The charges against officers Bill Yelton, Nick DeBruin, Bruce Bonham and Jeff Henderson, and former officer Harold Wells stem from a long-term investigation conducted by the U.S. Attorney's Office and the FBI. The charges against the men, which total dozens of counts in some cases, range from distributing drugs and conspiracy to steal money to perjury and witness tampering.
The four officers have been suspended without pay.
District 2 City Councilor Rick Westcott, a former Tulsa police officer, echoed Evans' reminder to citizens that the accused men have not been convicted of anything and are entitled to a fair trial.
"With that in mind, I am surprised, knowing a couple of the officers," he said. "In fact, I went through the academy with Harold Wells (in the fall of 1975), and while we have not been close the last couple of years, I am very surprised. I never would have guessed he would have been involved in anything like it appears that he is."
The department issued a statement in the wake of the unsealing of the indictments against the men, claiming the actions they are accused of is not indicative of those who make up the department or the profession in general.
"This behavior is an anomaly and an isolated incident; nonetheless, the actions of a few have cast doubt on the hard-working honest men and women of the Tulsa Police Department," the statement reads. "The rank and file is outraged by this type of behavior and will not stand or tolerate it in any form."

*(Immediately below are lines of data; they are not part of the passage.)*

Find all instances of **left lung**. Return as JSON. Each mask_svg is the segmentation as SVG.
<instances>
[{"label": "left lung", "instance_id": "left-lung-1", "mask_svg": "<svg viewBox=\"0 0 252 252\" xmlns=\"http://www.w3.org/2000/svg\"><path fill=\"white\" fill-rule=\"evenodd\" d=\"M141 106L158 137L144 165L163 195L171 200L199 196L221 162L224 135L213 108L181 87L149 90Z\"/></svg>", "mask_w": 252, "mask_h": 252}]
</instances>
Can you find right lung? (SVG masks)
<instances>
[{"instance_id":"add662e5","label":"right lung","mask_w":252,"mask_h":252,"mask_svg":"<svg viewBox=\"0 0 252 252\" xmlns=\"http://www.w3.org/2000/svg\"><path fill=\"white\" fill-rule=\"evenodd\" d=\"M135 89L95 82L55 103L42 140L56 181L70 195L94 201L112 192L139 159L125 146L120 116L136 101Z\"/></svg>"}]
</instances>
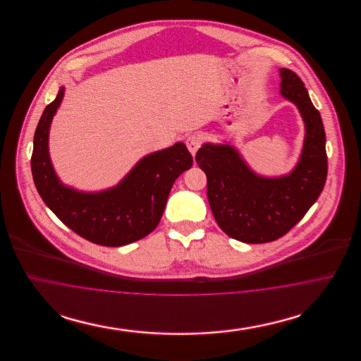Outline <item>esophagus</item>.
<instances>
[{
	"mask_svg": "<svg viewBox=\"0 0 361 361\" xmlns=\"http://www.w3.org/2000/svg\"><path fill=\"white\" fill-rule=\"evenodd\" d=\"M200 146H202V137L200 135L193 134V135H189L187 137V147H188L189 153L193 157L196 155V152L199 150Z\"/></svg>",
	"mask_w": 361,
	"mask_h": 361,
	"instance_id": "obj_1",
	"label": "esophagus"
}]
</instances>
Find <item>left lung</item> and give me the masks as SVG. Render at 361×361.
Wrapping results in <instances>:
<instances>
[{
    "label": "left lung",
    "instance_id": "1",
    "mask_svg": "<svg viewBox=\"0 0 361 361\" xmlns=\"http://www.w3.org/2000/svg\"><path fill=\"white\" fill-rule=\"evenodd\" d=\"M280 94L296 105L305 123L302 154L291 172L265 177L255 172L227 143H204L196 162L206 173L207 196L224 233L245 243L272 242L287 234L309 211L325 187L326 137L318 109L302 80L280 69Z\"/></svg>",
    "mask_w": 361,
    "mask_h": 361
}]
</instances>
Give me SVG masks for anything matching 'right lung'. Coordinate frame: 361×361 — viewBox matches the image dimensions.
Returning <instances> with one entry per match:
<instances>
[{"label":"right lung","mask_w":361,"mask_h":361,"mask_svg":"<svg viewBox=\"0 0 361 361\" xmlns=\"http://www.w3.org/2000/svg\"><path fill=\"white\" fill-rule=\"evenodd\" d=\"M65 87L49 104L37 123L31 169L35 187L46 206L82 238L103 246H123L142 240L159 224L176 178L192 166L183 142L145 155L112 188L82 192L65 185L54 171L49 153L52 118Z\"/></svg>","instance_id":"obj_1"}]
</instances>
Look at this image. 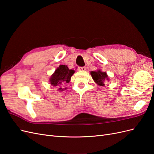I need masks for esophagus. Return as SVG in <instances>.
<instances>
[{"label":"esophagus","mask_w":154,"mask_h":154,"mask_svg":"<svg viewBox=\"0 0 154 154\" xmlns=\"http://www.w3.org/2000/svg\"><path fill=\"white\" fill-rule=\"evenodd\" d=\"M85 69H86L85 67H78V70L80 71H85Z\"/></svg>","instance_id":"1"}]
</instances>
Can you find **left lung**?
<instances>
[{"label":"left lung","mask_w":154,"mask_h":154,"mask_svg":"<svg viewBox=\"0 0 154 154\" xmlns=\"http://www.w3.org/2000/svg\"><path fill=\"white\" fill-rule=\"evenodd\" d=\"M91 74L95 83L100 86H105V81H109L108 75L106 74V72H102L101 70H97V71H91Z\"/></svg>","instance_id":"1"}]
</instances>
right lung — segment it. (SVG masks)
Listing matches in <instances>:
<instances>
[{
	"label": "right lung",
	"mask_w": 154,
	"mask_h": 154,
	"mask_svg": "<svg viewBox=\"0 0 154 154\" xmlns=\"http://www.w3.org/2000/svg\"><path fill=\"white\" fill-rule=\"evenodd\" d=\"M74 72L75 71L74 70L69 69L67 66L60 65L49 79L51 85L60 87L58 88L59 91L66 90V88H62L61 87L70 82Z\"/></svg>",
	"instance_id": "add662e5"
}]
</instances>
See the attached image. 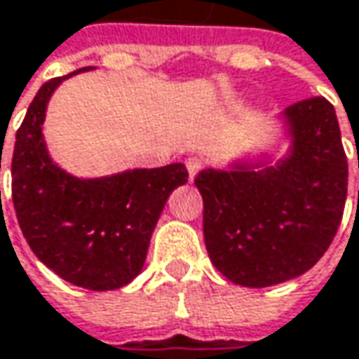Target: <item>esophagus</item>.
<instances>
[{
	"mask_svg": "<svg viewBox=\"0 0 359 359\" xmlns=\"http://www.w3.org/2000/svg\"><path fill=\"white\" fill-rule=\"evenodd\" d=\"M187 168H189V179L193 180L201 172V168H203V161L201 158H196V156H191V158H187Z\"/></svg>",
	"mask_w": 359,
	"mask_h": 359,
	"instance_id": "obj_1",
	"label": "esophagus"
}]
</instances>
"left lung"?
Here are the masks:
<instances>
[{
	"label": "left lung",
	"instance_id": "1",
	"mask_svg": "<svg viewBox=\"0 0 359 359\" xmlns=\"http://www.w3.org/2000/svg\"><path fill=\"white\" fill-rule=\"evenodd\" d=\"M277 122L283 156L243 152L195 179L212 265L243 287H269L309 271L334 241L348 195V161L334 106L316 96Z\"/></svg>",
	"mask_w": 359,
	"mask_h": 359
}]
</instances>
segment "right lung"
Returning <instances> with one entry per match:
<instances>
[{
  "mask_svg": "<svg viewBox=\"0 0 359 359\" xmlns=\"http://www.w3.org/2000/svg\"><path fill=\"white\" fill-rule=\"evenodd\" d=\"M90 70L39 88L15 134L11 195L25 241L46 267L72 285L110 291L142 271L158 217L189 172L175 163L82 179L55 163L43 138L48 104L64 80Z\"/></svg>",
  "mask_w": 359,
  "mask_h": 359,
  "instance_id": "obj_1",
  "label": "right lung"
}]
</instances>
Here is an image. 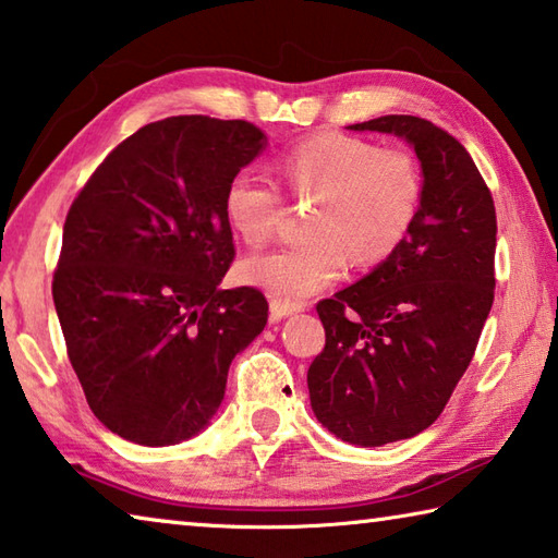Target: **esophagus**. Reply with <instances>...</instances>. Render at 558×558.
Instances as JSON below:
<instances>
[{
    "label": "esophagus",
    "instance_id": "34e87169",
    "mask_svg": "<svg viewBox=\"0 0 558 558\" xmlns=\"http://www.w3.org/2000/svg\"><path fill=\"white\" fill-rule=\"evenodd\" d=\"M302 307H305L302 302H286V300L272 298L270 300V319H272V323H278V319H282V317H288L292 313H300Z\"/></svg>",
    "mask_w": 558,
    "mask_h": 558
}]
</instances>
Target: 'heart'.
Returning <instances> with one entry per match:
<instances>
[{
	"mask_svg": "<svg viewBox=\"0 0 558 558\" xmlns=\"http://www.w3.org/2000/svg\"><path fill=\"white\" fill-rule=\"evenodd\" d=\"M278 172L295 194L317 196L310 239L243 258L239 278L286 302L332 286L352 258L356 266H376L393 256L418 219L426 189L423 167L409 149L344 132H317L286 147ZM280 204V186L258 169L241 167L226 182L223 216L245 243L270 239Z\"/></svg>",
	"mask_w": 558,
	"mask_h": 558,
	"instance_id": "obj_1",
	"label": "heart"
}]
</instances>
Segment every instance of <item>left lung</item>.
<instances>
[{
    "label": "left lung",
    "instance_id": "1",
    "mask_svg": "<svg viewBox=\"0 0 558 558\" xmlns=\"http://www.w3.org/2000/svg\"><path fill=\"white\" fill-rule=\"evenodd\" d=\"M352 130L405 137L426 177L401 248L317 302L325 349L307 369L310 403L337 438L374 448L426 430L470 366L495 300L497 216L468 149L430 120L384 116Z\"/></svg>",
    "mask_w": 558,
    "mask_h": 558
}]
</instances>
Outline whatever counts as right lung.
Here are the masks:
<instances>
[{"instance_id":"obj_1","label":"right lung","mask_w":558,"mask_h":558,"mask_svg":"<svg viewBox=\"0 0 558 558\" xmlns=\"http://www.w3.org/2000/svg\"><path fill=\"white\" fill-rule=\"evenodd\" d=\"M263 143L245 120L149 122L65 214L53 305L90 411L120 438L196 436L221 405L233 356L268 323L260 290H219L235 258L223 189Z\"/></svg>"}]
</instances>
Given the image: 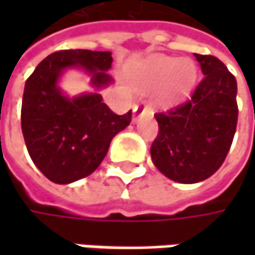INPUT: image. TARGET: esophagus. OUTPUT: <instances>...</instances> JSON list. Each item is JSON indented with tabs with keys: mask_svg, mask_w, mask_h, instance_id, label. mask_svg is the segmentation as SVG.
<instances>
[{
	"mask_svg": "<svg viewBox=\"0 0 255 255\" xmlns=\"http://www.w3.org/2000/svg\"><path fill=\"white\" fill-rule=\"evenodd\" d=\"M152 112V108L149 106V105H146L144 102L139 103V105H136L134 108H133V119H136L139 115H142V113H150Z\"/></svg>",
	"mask_w": 255,
	"mask_h": 255,
	"instance_id": "1",
	"label": "esophagus"
}]
</instances>
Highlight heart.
Instances as JSON below:
<instances>
[{
    "label": "heart",
    "instance_id": "b5f03b06",
    "mask_svg": "<svg viewBox=\"0 0 255 255\" xmlns=\"http://www.w3.org/2000/svg\"><path fill=\"white\" fill-rule=\"evenodd\" d=\"M196 66L190 61L177 58H154L146 69L143 84L159 85L170 81L169 88L163 92L162 101L171 103L189 92L196 81Z\"/></svg>",
    "mask_w": 255,
    "mask_h": 255
}]
</instances>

Mayor Dewey Barlett Jr. joined Jordan and Evans at a press conference last week announcing the department's new policy regarding officers found guilty of lying. He said he was pleased the three of them were in agreement on the need for the change.
"The city of Tulsa and its citizens have invested large amounts of money in training officers and also a lot of trust," he said. "We trust them to take care of us, and 99 percent of them do. But allegedly, some of them have not and have allegedly been corrupted. That's very discouraging when we hear something like that, and we have to act quickly and very aggressively to punish the offenders."
Evans said the news of the indictments was jarring, even though officers had been hearing rumors that something was afoot.
"We're pretty sad," he said. "We're devastated to think something like this could happen. This is as shocking to everyone else as it is to me; although I hope they did not do it."
Evans said he would do everything he could to reinforce the notion that Tulsa police officers are trustworthy, and he said his fellow officers recognize the importance of avoiding even the impression of impropriety. If the indictments have caused the public to take a negative view of officers, he said, he hasn't been hearing it from citizens.
"No, I have not, and I've been ready for it," he said. "I've been expecting it."
Bartlett was more worried about what the impact the scandal has had on public perceptions of the department.
"It certainly didn't help it any," he said.
Westcott said he believes the department's leadership will play a huge role in keeping that from happening.
"I believe we have the right man in the chief's office," he said. "I've known Chief Jordan for 30 years or more, and I believe Chuck is the right person to address these issues. I hope the public will see these as a small number of officers in the grand scheme of things and see that the majority of officers are dedicated public servants."